3) Acknowledgment of violated rules/norms 

This type of apology basically consists of declaring wrongdoing for breaking a group’s or family’s code of behavior. The apology goes something like this: “I didn’t just let myself down, I let down the entire medical profession” (which is how someone like Conrad Murray, Michael Jackson’s doctor at the time of his death, should have apologized).

Researchers also identified the three distinct personality types that respond best to the above types of apologies:

1) “Independent self-concept”

These people see themselves as autonomous and individualistic. Because they are mostly focused on their own feelings and rights, they experience transgressions as a personal injury or betrayal. These people generally respond best to offers of compensation.

2) “Relational self-concept”

These people (most commonly women) are focused on maintaining and strengthening their relationships. Mutual respect and the rebuilding of trust are paramount to them, so apologies that include an expression of empathy and understanding will be most effective.

3) “Collective self-concept”

These people see themselves as part of a group, not as individuals. They value the bonds and rules that govern the organization with which they most identify (i.e., their company, church, or family). With these people, apologies that acknowledge wrongdoing would best restore your status within the group and earn you the respect of the other group members.

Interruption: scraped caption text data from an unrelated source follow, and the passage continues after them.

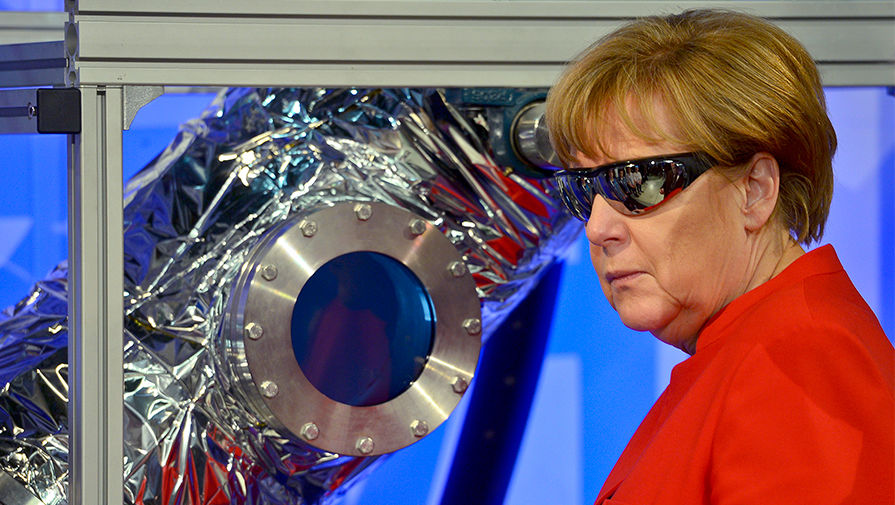 Меркель начинает битву за Москву
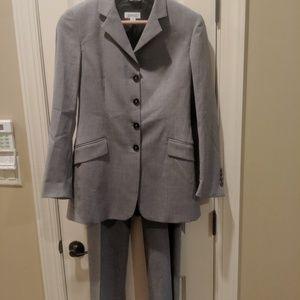 Barney's New York 2 piece men's suit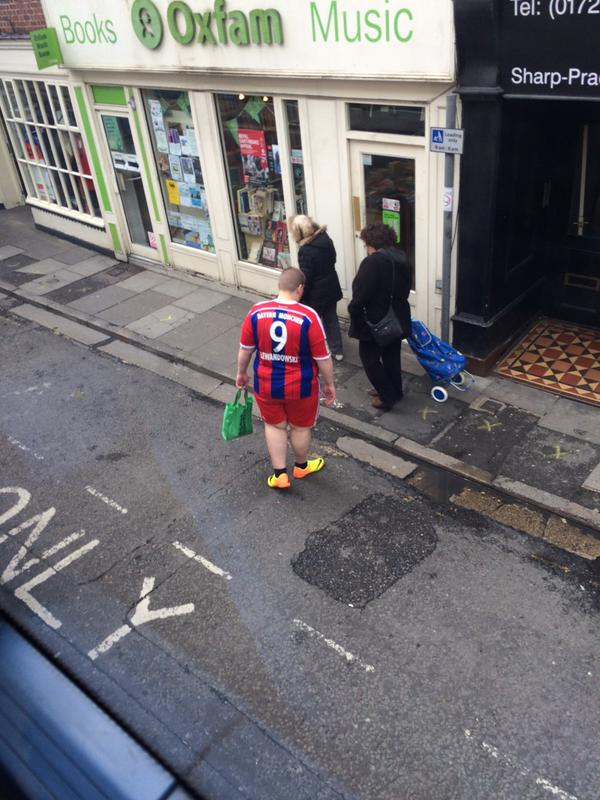Charity shop full kit wanker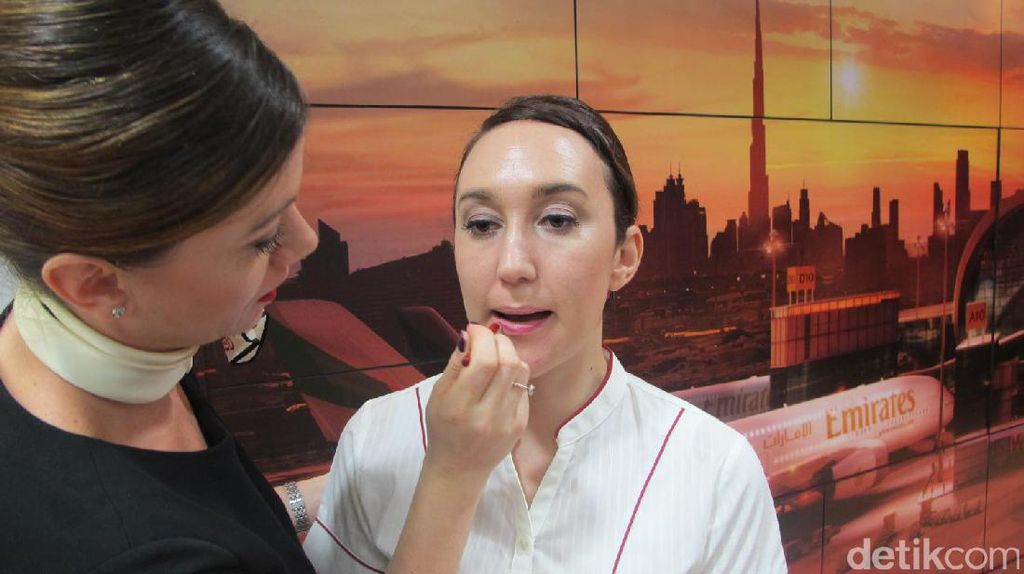 Mengintip Kelas Make Up Pramugari Emirates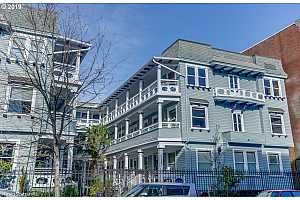 MLS # 19423866 : 2127 NW IRVING ST  UNIT 302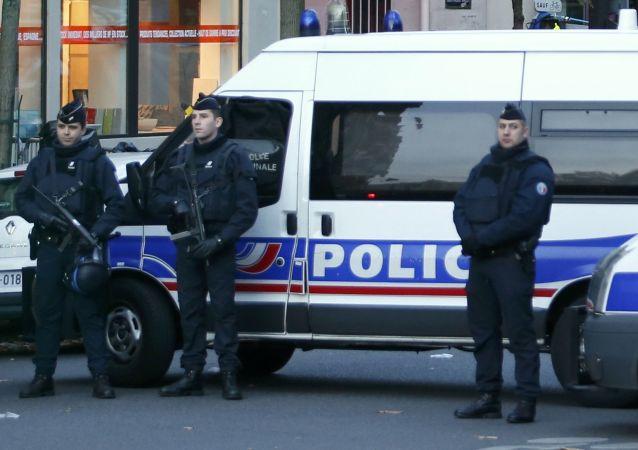 媒体:法国警方没收加莱难民鞋与手机并加以恐吓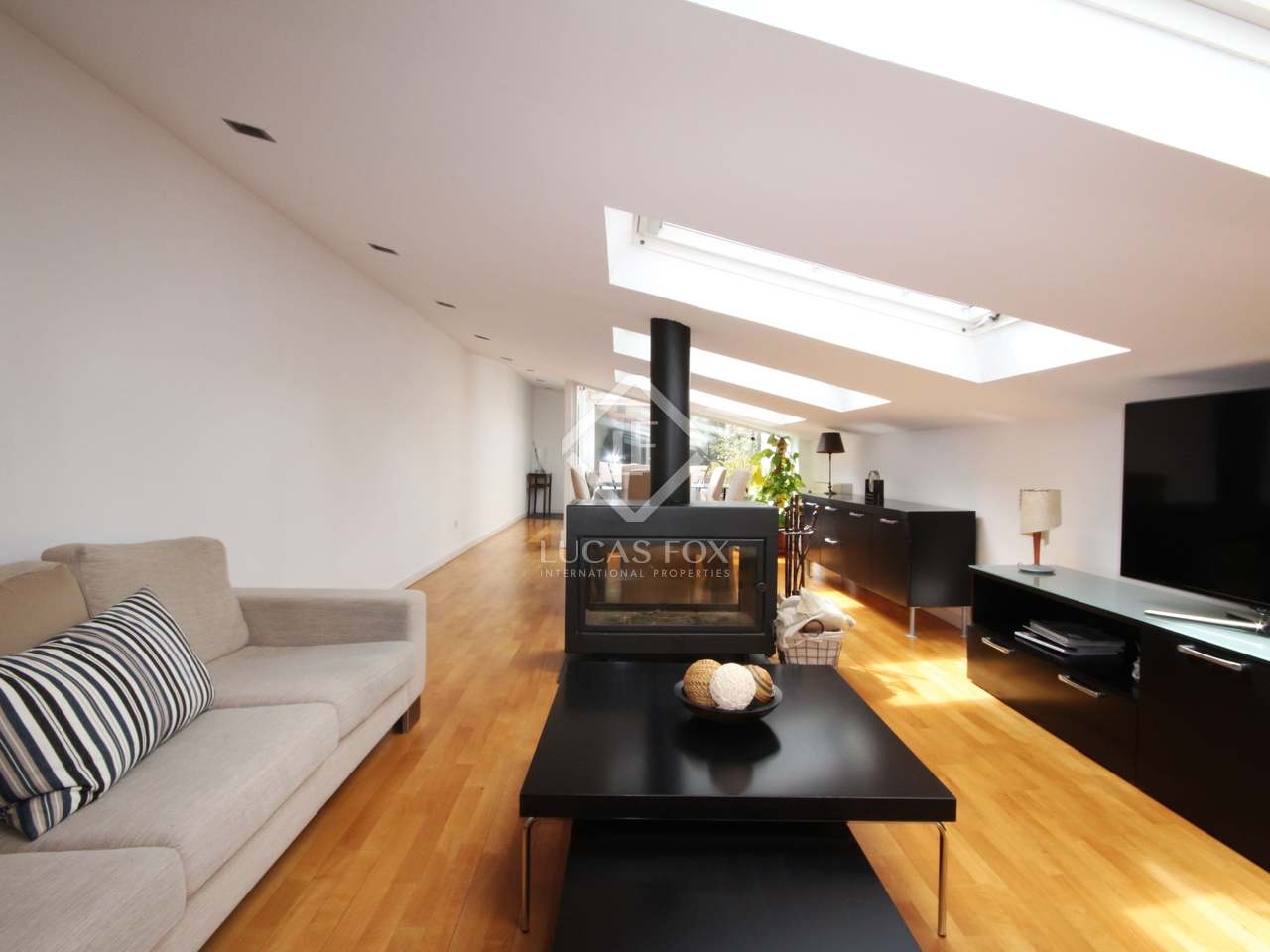 Recently renovated penthouse decorated in very good taste with spacious and airy rooms and a lovely terrace to relax on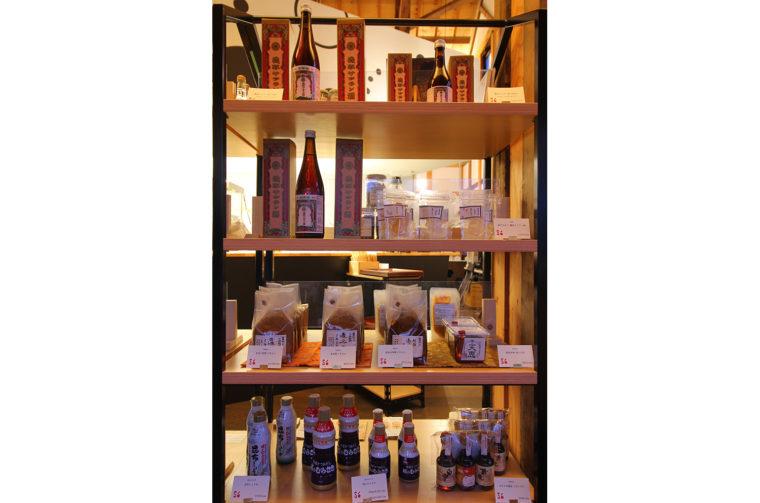 最盛期には養命酒と人気を二分した薬用酒『機那サフラン酒』を販売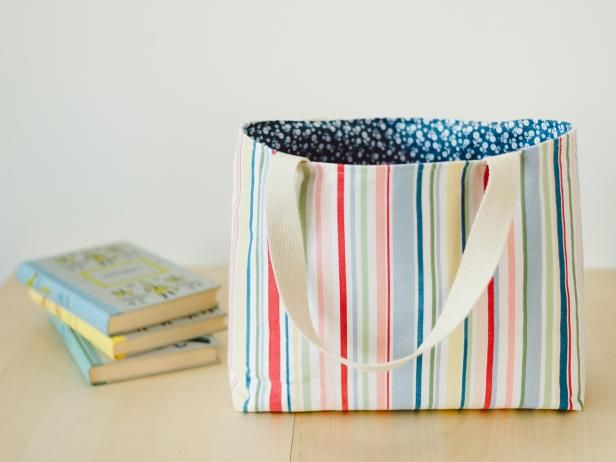 Make An Easy To Sew Lined Tote Bag Tote Bags Sewing Sewing Gifts Easy Sewing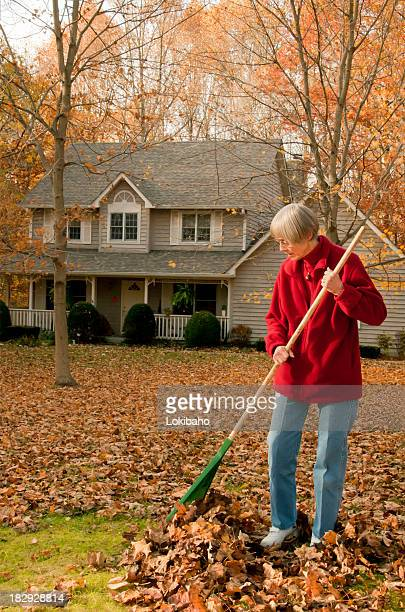Femme cumuler front yard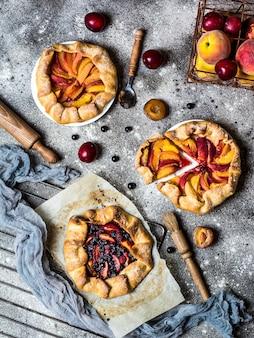 Letnia galette z jagodami, malinami, jagodami, jeżynami, jabłkami i chrupiącym ciastem wegetariańskim. wegańskie jedzenie. zdrowe jedzenie. ciasto brzoskwiniowe. tarta. letnie jedzenie, letnie ciasto na pergaminie.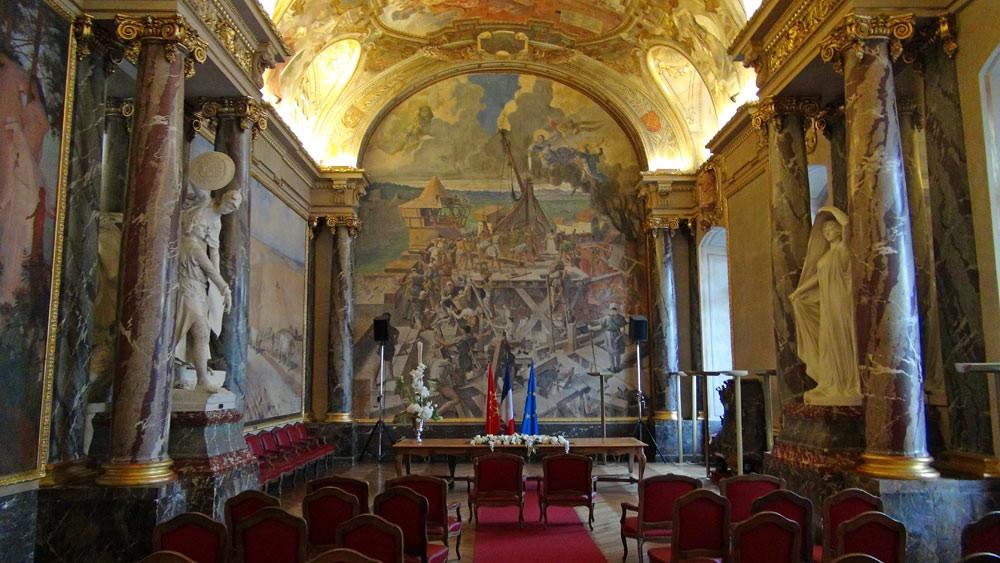 Mairie de Toulouse : la salle des Illustres, côté mariage
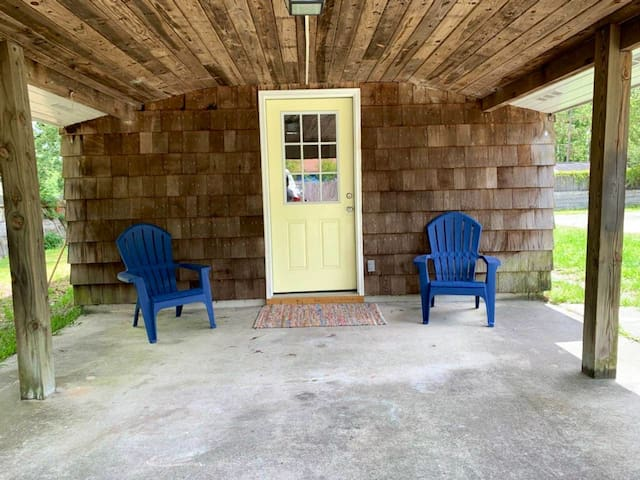 Cottage Getaway near Topsail Island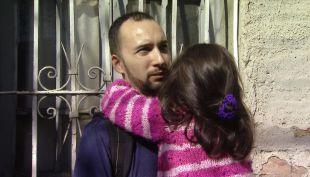 [VIDEO] Vecino héroe rescata a niños de incendio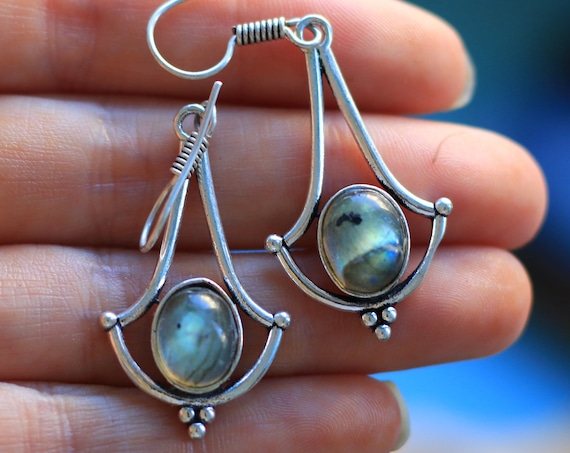 AMAZING LABRADORITE EARRINGS - Glowing Silver Plated Earrings - Healing Crystal Jewellery - Moon Jewelry - Dangle earring - Vintage - Rare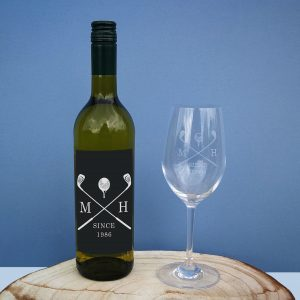 golf white wine gift set personalised bottle glass 2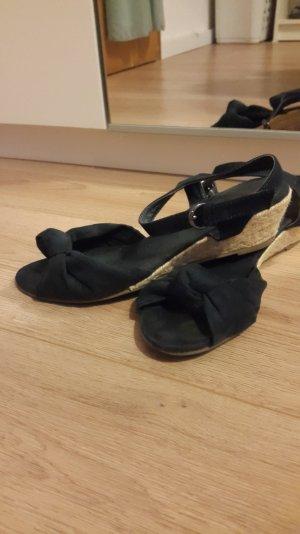 Sandaletten mit leichtem Absatz und Zehenöffnung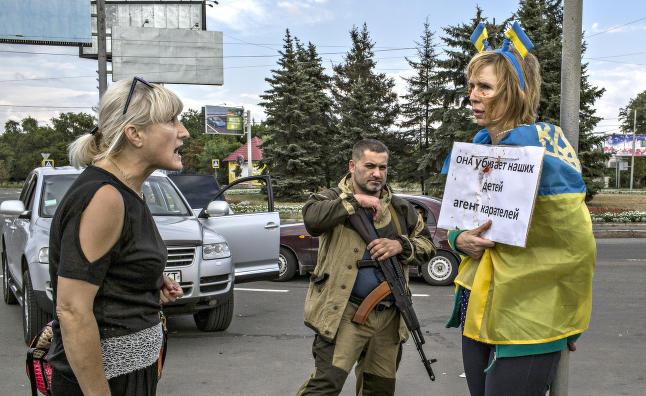 Ukrainske Irina ble bundet til lykte�stolpe og banket av pro-russere: - Bildet reddet livet mitt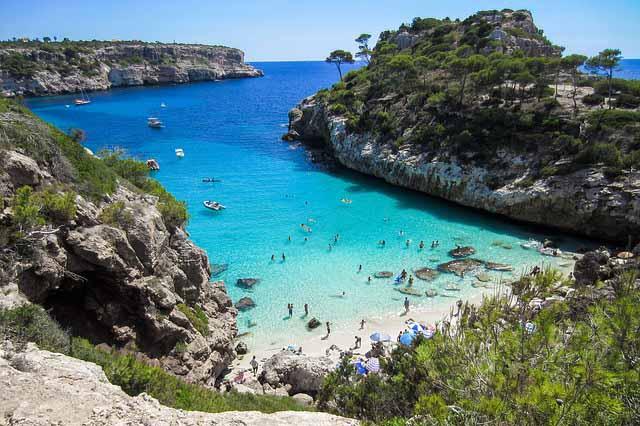 Strandbucht mit tuerkisem Wasser auf Mallorca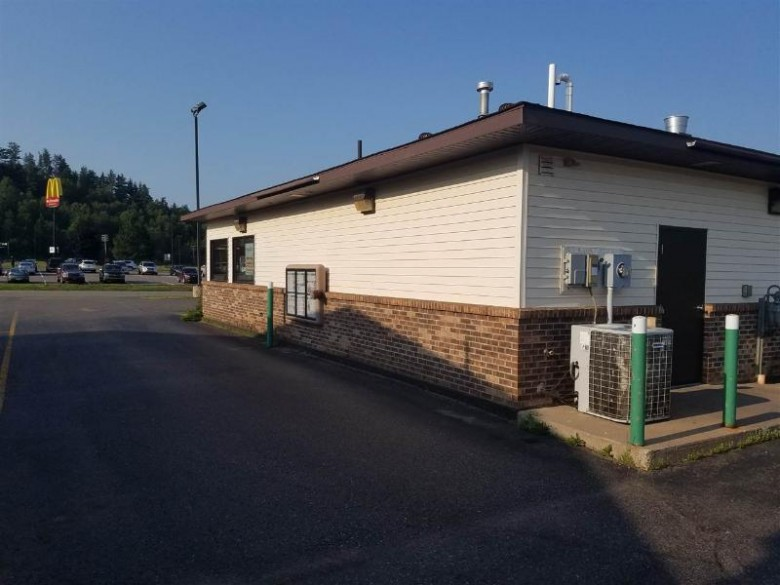 840 Carp River Ln, Ishpeming, MI by Re/Max 1st Realty $275,000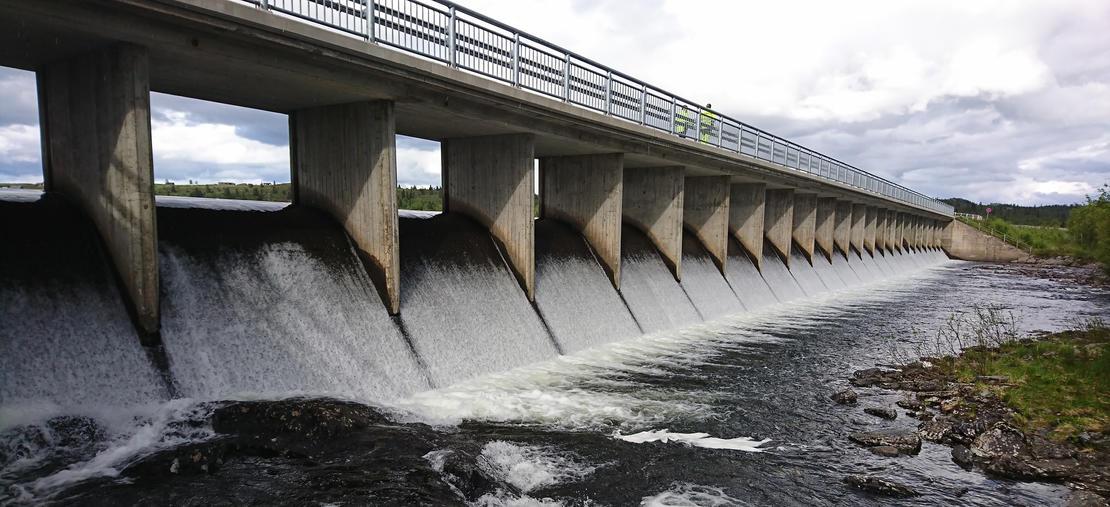 Dam med overløp og veibane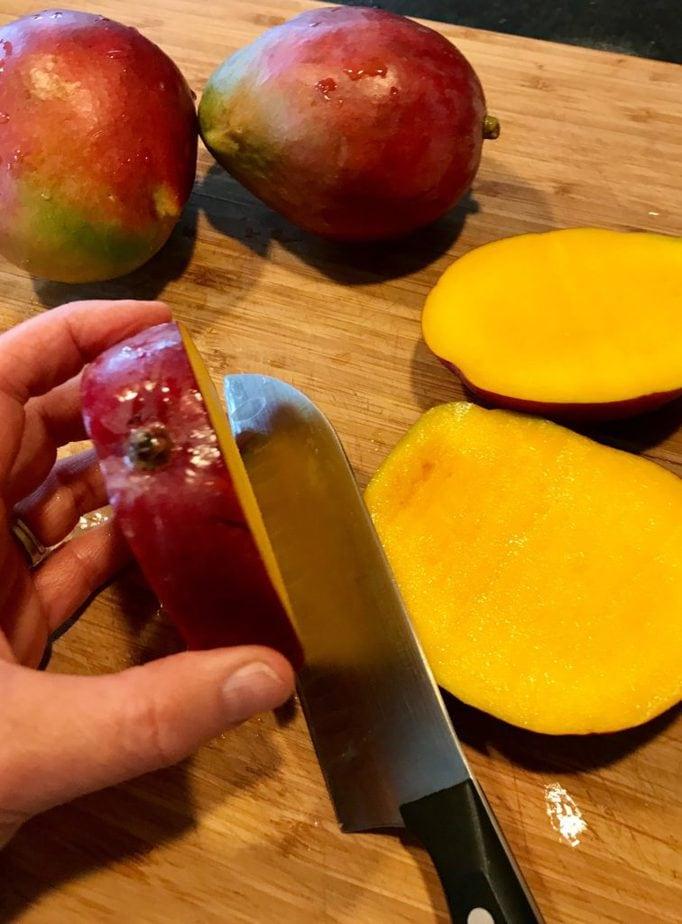 Slicing a mango | www.thefreshcooky.com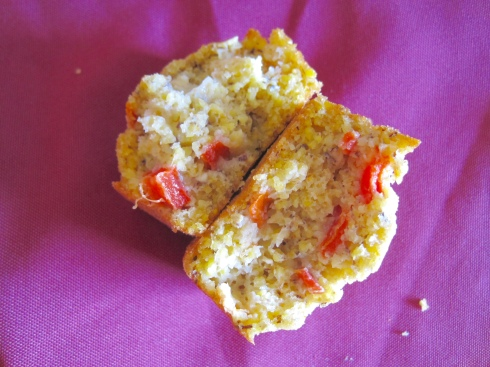 Roasted Red Pepper and Vegetable Stock Cornbread | xtinaluvspink.wordpress.com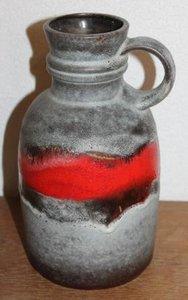 Grote oude mat grijze rode retro brocante lava bloemenvaas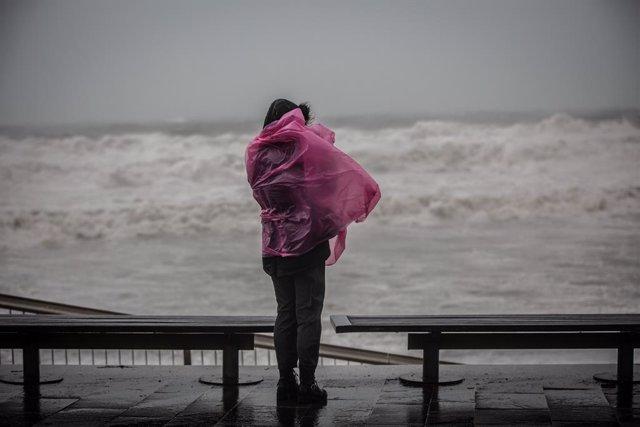 Archivo - Arxiu - Imatge de recurs d'un episodi de fortes pluges al litoral català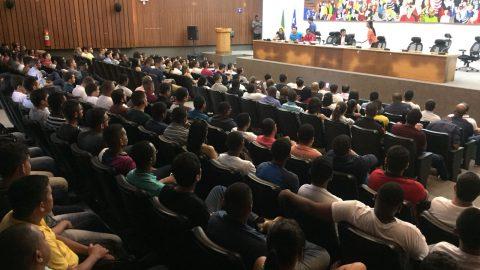 """""""Nomear os aprovados no concurso da PMMA não é favor"""" diz deputado Wellington ao defender os mais 1.800 alunos do CFSD"""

When formulating an apology, remember to ask yourself: “Who am I apologizing to, and what do they need from my apology?” What do you think troubled them the most about your transgression? Was it perceived as a personal injury, the betrayal of the relationship or the betrayal of a group “code”?

Reflect on this ahead of going to Thanksgiving this year. Is there an apology or acknowledgment you know would go a long way in your own extended family? Maybe risk saying it to that person. You just may be surprised what comes back at you… It just might be the same healing you desire.